#### [Try it]
Print every record exactly.
___ Source data ___
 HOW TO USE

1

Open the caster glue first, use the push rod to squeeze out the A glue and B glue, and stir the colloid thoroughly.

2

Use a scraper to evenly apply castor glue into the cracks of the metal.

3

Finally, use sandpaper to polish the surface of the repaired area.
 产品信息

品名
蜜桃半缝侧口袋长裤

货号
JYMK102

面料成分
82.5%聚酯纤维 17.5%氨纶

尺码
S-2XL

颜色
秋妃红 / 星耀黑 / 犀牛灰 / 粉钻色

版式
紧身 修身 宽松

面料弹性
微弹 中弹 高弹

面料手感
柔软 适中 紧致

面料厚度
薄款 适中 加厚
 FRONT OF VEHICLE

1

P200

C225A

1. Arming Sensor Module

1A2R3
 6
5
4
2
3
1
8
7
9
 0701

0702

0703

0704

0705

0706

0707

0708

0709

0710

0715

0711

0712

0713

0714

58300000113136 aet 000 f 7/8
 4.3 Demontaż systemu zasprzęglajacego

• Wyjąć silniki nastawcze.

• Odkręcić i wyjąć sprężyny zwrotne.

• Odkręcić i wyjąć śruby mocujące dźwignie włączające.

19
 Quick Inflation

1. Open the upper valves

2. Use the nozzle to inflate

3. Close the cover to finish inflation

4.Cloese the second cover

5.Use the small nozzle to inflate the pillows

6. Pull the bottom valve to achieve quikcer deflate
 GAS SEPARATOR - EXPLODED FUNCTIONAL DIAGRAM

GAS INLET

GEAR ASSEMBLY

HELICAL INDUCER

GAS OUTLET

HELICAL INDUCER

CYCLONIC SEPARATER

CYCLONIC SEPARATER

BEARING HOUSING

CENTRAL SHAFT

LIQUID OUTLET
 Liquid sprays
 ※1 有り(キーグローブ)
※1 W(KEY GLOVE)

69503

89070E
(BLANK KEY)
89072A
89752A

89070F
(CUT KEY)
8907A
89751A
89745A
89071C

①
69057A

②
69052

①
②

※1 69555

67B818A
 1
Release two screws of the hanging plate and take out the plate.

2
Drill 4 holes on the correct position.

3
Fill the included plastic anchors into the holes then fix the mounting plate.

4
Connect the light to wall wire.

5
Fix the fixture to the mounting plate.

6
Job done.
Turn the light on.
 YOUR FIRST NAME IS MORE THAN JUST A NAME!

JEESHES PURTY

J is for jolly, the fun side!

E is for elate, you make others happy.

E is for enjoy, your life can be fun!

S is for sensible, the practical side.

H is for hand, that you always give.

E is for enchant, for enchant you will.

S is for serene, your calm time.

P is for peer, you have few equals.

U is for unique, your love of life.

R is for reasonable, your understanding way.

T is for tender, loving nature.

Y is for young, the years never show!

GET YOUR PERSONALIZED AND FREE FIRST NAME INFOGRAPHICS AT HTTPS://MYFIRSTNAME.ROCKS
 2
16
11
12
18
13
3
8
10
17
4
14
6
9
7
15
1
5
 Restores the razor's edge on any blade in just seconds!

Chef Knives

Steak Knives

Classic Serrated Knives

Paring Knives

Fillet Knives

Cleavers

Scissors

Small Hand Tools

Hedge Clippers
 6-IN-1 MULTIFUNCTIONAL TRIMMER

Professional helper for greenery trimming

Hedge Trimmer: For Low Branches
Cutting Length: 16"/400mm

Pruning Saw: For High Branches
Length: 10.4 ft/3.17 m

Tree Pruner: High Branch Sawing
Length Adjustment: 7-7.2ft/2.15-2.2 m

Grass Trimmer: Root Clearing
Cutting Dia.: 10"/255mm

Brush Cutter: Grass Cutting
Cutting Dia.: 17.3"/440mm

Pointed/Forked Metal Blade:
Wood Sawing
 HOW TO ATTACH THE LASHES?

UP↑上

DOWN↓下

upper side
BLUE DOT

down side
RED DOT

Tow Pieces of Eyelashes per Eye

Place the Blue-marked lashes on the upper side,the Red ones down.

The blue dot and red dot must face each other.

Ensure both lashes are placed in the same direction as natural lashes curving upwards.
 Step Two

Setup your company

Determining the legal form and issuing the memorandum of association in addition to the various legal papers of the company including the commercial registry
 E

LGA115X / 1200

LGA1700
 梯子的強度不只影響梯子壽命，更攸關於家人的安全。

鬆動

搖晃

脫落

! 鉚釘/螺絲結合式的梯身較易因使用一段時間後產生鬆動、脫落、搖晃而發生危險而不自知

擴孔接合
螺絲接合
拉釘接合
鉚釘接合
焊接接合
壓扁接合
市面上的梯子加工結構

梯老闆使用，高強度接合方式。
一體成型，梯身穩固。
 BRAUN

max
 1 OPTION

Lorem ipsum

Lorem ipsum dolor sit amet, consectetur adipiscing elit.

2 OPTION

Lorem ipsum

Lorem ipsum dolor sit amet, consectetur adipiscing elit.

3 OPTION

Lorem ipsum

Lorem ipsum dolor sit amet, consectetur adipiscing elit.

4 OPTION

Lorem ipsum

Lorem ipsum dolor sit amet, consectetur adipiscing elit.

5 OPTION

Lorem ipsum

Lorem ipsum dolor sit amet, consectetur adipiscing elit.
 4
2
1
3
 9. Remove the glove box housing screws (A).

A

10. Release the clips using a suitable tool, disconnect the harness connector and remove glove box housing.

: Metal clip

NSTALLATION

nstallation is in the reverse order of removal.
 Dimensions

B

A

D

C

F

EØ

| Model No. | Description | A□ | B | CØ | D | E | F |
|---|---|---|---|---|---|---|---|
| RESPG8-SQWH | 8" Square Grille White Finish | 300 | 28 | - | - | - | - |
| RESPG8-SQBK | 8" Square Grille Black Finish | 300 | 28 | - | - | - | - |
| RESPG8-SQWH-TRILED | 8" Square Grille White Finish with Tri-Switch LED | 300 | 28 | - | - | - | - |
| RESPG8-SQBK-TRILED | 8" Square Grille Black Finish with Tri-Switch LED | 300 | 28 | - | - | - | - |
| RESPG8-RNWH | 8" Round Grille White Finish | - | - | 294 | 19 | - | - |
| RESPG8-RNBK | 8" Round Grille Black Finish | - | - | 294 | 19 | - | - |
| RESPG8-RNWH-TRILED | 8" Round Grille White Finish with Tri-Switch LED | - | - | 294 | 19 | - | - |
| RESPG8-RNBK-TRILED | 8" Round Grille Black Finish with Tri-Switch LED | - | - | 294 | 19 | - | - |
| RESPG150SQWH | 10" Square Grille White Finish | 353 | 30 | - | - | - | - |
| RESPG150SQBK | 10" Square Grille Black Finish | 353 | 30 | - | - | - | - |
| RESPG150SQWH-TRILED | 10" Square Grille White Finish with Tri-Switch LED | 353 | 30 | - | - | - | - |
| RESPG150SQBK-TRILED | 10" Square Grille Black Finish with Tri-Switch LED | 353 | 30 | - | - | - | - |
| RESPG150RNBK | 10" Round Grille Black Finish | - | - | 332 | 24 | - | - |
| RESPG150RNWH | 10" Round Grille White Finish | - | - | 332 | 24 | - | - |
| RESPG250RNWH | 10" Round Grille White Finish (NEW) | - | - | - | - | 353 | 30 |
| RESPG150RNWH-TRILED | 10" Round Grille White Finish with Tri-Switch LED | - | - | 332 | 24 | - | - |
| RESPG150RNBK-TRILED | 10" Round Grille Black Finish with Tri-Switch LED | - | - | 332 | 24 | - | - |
___
#### [Your response]
 HOW TO USE

1

Open the caster glue first, use the push rod to squeeze out the A glue and B glue, and stir the colloid thoroughly.

2

Use a scraper to evenly apply castor glue into the cracks of the metal.

3

Finally, use sandpaper to polish the surface of the repaired area.
 产品信息

品名
蜜桃半缝侧口袋长裤

货号
JYMK102

面料成分
82.5%聚酯纤维 17.5%氨纶

尺码
S-2XL

颜色
秋妃红 / 星耀黑 / 犀牛灰 / 粉钻色

版式
紧身 修身 宽松

面料弹性
微弹 中弹 高弹

面料手感
柔软 适中 紧致

面料厚度
薄款 适中 加厚
 FRONT OF VEHICLE

1

P200

C225A

1. Arming Sensor Module

1A2R3
 6
5
4
2
3
1
8
7
9
 0701

0702

0703

0704

0705

0706

0707

0708

0709

0710

0715

0711

0712

0713

0714

58300000113136 aet 000 f 7/8
 4.3 Demontaż systemu zasprzęglajacego

• Wyjąć silniki nastawcze.

• Odkręcić i wyjąć sprężyny zwrotne.

• Odkręcić i wyjąć śruby mocujące dźwignie włączające.

19
 Quick Inflation

1. Open the upper valves

2. Use the nozzle to inflate

3. Close the cover to finish inflation

4.Cloese the second cover

5.Use the small nozzle to inflate the pillows

6. Pull the bottom valve to achieve quikcer deflate
 GAS SEPARATOR - EXPLODED FUNCTIONAL DIAGRAM

GAS INLET

GEAR ASSEMBLY

HELICAL INDUCER

GAS OUTLET

HELICAL INDUCER

CYCLONIC SEPARATER

CYCLONIC SEPARATER

BEARING HOUSING

CENTRAL SHAFT

LIQUID OUTLET
 Liquid sprays
 ※1 有り(キーグローブ)
※1 W(KEY GLOVE)

69503

89070E
(BLANK KEY)
89072A
89752A

89070F
(CUT KEY)
8907A
89751A
89745A
89071C

①
69057A

②
69052

①
②

※1 69555

67B818A
 1
Release two screws of the hanging plate and take out the plate.

2
Drill 4 holes on the correct position.

3
Fill the included plastic anchors into the holes then fix the mounting plate.

4
Connect the light to wall wire.

5
Fix the fixture to the mounting plate.

6
Job done.
Turn the light on.
 YOUR FIRST NAME IS MORE THAN JUST A NAME!

JEESHES PURTY

J is for jolly, the fun side!

E is for elate, you make others happy.

E is for enjoy, your life can be fun!

S is for sensible, the practical side.

H is for hand, that you always give.

E is for enchant, for enchant you will.

S is for serene, your calm time.

P is for peer, you have few equals.

U is for unique, your love of life.

R is for reasonable, your understanding way.

T is for tender, loving nature.

Y is for young, the years never show!

GET YOUR PERSONALIZED AND FREE FIRST NAME INFOGRAPHICS AT HTTPS://MYFIRSTNAME.ROCKS
 2
16
11
12
18
13
3
8
10
17
4
14
6
9
7
15
1
5
 Restores the razor's edge on any blade in just seconds!

Chef Knives

Steak Knives

Classic Serrated Knives

Paring Knives

Fillet Knives

Cleavers

Scissors

Small Hand Tools

Hedge Clippers
 6-IN-1 MULTIFUNCTIONAL TRIMMER

Professional helper for greenery trimming

Hedge Trimmer: For Low Branches
Cutting Length: 16"/400mm

Pruning Saw: For High Branches
Length: 10.4 ft/3.17 m

Tree Pruner: High Branch Sawing
Length Adjustment: 7-7.2ft/2.15-2.2 m

Grass Trimmer: Root Clearing
Cutting Dia.: 10"/255mm

Brush Cutter: Grass Cutting
Cutting Dia.: 17.3"/440mm

Pointed/Forked Metal Blade:
Wood Sawing
 HOW TO ATTACH THE LASHES?

UP↑上

DOWN↓下

upper side
BLUE DOT

down side
RED DOT

Tow Pieces of Eyelashes per Eye

Place the Blue-marked lashes on the upper side,the Red ones down.

The blue dot and red dot must face each other.

Ensure both lashes are placed in the same direction as natural lashes curving upwards.
 Step Two

Setup your company

Determining the legal form and issuing the memorandum of association in addition to the various legal papers of the company including the commercial registry
 E

LGA115X / 1200

LGA1700
 梯子的強度不只影響梯子壽命，更攸關於家人的安全。

鬆動

搖晃

脫落

! 鉚釘/螺絲結合式的梯身較易因使用一段時間後產生鬆動、脫落、搖晃而發生危險而不自知

擴孔接合
螺絲接合
拉釘接合
鉚釘接合
焊接接合
壓扁接合
市面上的梯子加工結構

梯老闆使用，高強度接合方式。
一體成型，梯身穩固。
 BRAUN

max
 1 OPTION

Lorem ipsum

Lorem ipsum dolor sit amet, consectetur adipiscing elit.

2 OPTION

Lorem ipsum

Lorem ipsum dolor sit amet, consectetur adipiscing elit.

3 OPTION

Lorem ipsum

Lorem ipsum dolor sit amet, consectetur adipiscing elit.

4 OPTION

Lorem ipsum

Lorem ipsum dolor sit amet, consectetur adipiscing elit.

5 OPTION

Lorem ipsum

Lorem ipsum dolor sit amet, consectetur adipiscing elit.
 4
2
1
3
 9. Remove the glove box housing screws (A).

A

10. Release the clips using a suitable tool, disconnect the harness connector and remove glove box housing.

: Metal clip

NSTALLATION

nstallation is in the reverse order of removal.
 Dimensions

B

A

D

C

F

EØ

| Model No. | Description | A□ | B | CØ | D | E | F |
|---|---|---|---|---|---|---|---|
| RESPG8-SQWH | 8" Square Grille White Finish | 300 | 28 | - | - | - | - |
| RESPG8-SQBK | 8" Square Grille Black Finish | 300 | 28 | - | - | - | - |
| RESPG8-SQWH-TRILED | 8" Square Grille White Finish with Tri-Switch LED | 300 | 28 | - | - | - | - |
| RESPG8-SQBK-TRILED | 8" Square Grille Black Finish with Tri-Switch LED | 300 | 28 | - | - | - | - |
| RESPG8-RNWH | 8" Round Grille White Finish | - | - | 294 | 19 | - | - |
| RESPG8-RNBK | 8" Round Grille Black Finish | - | - | 294 | 19 | - | - |
| RESPG8-RNWH-TRILED | 8" Round Grille White Finish with Tri-Switch LED | - | - | 294 | 19 | - | - |
| RESPG8-RNBK-TRILED | 8" Round Grille Black Finish with Tri-Switch LED | - | - | 294 | 19 | - | - |
| RESPG150SQWH | 10" Square Grille White Finish | 353 | 30 | - | - | - | - |
| RESPG150SQBK | 10" Square Grille Black Finish | 353 | 30 | - | - | - | - |
| RESPG150SQWH-TRILED | 10" Square Grille White Finish with Tri-Switch LED | 353 | 30 | - | - | - | - |
| RESPG150SQBK-TRILED | 10" Square Grille Black Finish with Tri-Switch LED | 353 | 30 | - | - | - | - |
| RESPG150RNBK | 10" Round Grille Black Finish | - | - | 332 | 24 | - | - |
| RESPG150RNWH | 10" Round Grille White Finish | - | - | 332 | 24 | - | - |
| RESPG250RNWH | 10" Round Grille White Finish (NEW) | - | - | - | - | 353 | 30 |
| RESPG150RNWH-TRILED | 10" Round Grille White Finish with Tri-Switch LED | - | - | 332 | 24 | - | - |
| RESPG150RNBK-TRILED | 10" Round Grille Black Finish with Tri-Switch LED | - | - | 332 | 24 | - | - |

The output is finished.